People in Southern states, who account for more than half of new HIV diagnoses while making up 38 percent of the national population, as well as populations that are most at risk for contracting HIV — women of color, young MSM of color, and transgender individuals — need better access to preventative methods such as PrEP, a treatment regimen that reduces the risk of contracting HIV by more than 90 percent. It is estimated that PrEP would be appropriate for about 1.2 million people in the U.S., but there are only about 145,000 active prescriptions for HIV prevention use. New York City community-based Sexual Health Clinics have demonstrated success in reaching at-risk communities:  60 percent of new PrEP users in 2016 were people of color.

However, in New York State, according to the EtE Dashboard, although PrEP use among Medicaid recipients increased by 20 percent, 82 percent of new PrEP users were male, and 37 percent were white. By preventing new HIV infections, PrEP not only enables people to live healthier lives, it also prevents hundreds of thousands of dollars spent to treat each individual living with HIV. While it costs about $55,000 over five years for one patient to be on PrEP, it costs nearly 10 times that amount for a lifetime of HIV treatment. Medicaid Managed Care health plans such as Amida Care can play a critical role in offering care coordination and supportive services to help at-risk communities overcome barriers to treatment and prevention. Amida Care ensures that care is tailored to individual needs and connects members to housing, transportation, job training, and other supportive services.

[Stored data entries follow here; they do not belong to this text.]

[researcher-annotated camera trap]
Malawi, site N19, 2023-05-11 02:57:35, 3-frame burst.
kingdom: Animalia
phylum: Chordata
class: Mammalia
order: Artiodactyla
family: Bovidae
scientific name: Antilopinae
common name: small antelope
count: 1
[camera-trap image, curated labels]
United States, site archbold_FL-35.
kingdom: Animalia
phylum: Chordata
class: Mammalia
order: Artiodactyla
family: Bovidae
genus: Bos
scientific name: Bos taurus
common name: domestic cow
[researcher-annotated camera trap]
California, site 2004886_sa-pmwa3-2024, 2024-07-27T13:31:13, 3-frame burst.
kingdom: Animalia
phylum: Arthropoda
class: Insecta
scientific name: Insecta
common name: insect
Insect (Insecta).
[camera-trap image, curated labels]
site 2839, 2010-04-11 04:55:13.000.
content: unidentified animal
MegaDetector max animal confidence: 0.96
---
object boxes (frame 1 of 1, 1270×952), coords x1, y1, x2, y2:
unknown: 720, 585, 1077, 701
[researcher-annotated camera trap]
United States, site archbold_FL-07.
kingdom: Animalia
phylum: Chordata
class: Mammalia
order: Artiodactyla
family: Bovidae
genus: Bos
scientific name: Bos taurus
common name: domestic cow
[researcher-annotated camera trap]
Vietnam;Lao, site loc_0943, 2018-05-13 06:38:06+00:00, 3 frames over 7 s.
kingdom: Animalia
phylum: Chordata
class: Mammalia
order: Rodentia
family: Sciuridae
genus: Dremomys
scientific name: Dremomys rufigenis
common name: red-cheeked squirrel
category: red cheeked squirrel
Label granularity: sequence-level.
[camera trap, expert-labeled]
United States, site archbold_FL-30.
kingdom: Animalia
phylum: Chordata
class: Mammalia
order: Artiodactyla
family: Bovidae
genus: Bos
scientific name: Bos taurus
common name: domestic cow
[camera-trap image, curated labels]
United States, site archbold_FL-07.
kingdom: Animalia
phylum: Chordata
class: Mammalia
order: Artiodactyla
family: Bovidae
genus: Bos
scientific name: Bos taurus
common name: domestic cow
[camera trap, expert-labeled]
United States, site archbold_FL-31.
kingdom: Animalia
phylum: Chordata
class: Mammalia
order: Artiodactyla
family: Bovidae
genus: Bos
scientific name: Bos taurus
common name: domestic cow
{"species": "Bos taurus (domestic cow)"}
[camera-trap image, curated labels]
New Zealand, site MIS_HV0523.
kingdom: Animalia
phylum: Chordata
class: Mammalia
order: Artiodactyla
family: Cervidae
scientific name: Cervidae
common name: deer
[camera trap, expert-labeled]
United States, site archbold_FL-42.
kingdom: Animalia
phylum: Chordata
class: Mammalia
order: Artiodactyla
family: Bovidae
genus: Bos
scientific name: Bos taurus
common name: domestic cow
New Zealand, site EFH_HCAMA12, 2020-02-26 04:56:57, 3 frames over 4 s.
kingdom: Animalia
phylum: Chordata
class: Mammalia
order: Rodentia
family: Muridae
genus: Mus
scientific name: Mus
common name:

“PrEP is not reaching the communities that need it most, and that needs to change,” Wirth added. “What we need now are public-private partnerships to collaborate on investments in innovative programs that expand access to PrEP. Making PrEP widely available as a tool to stay healthy and safe is essential to end HIV/AIDS once and for all.”

Amida Care Inc. is a not-for-profit health plan that specializes in providing comprehensive health coverage and coordinated care to New Yorkers with chronic conditions, including HIV and behavioral health disorders, and people who are homeless or of transgender experience (regardless of HIV status).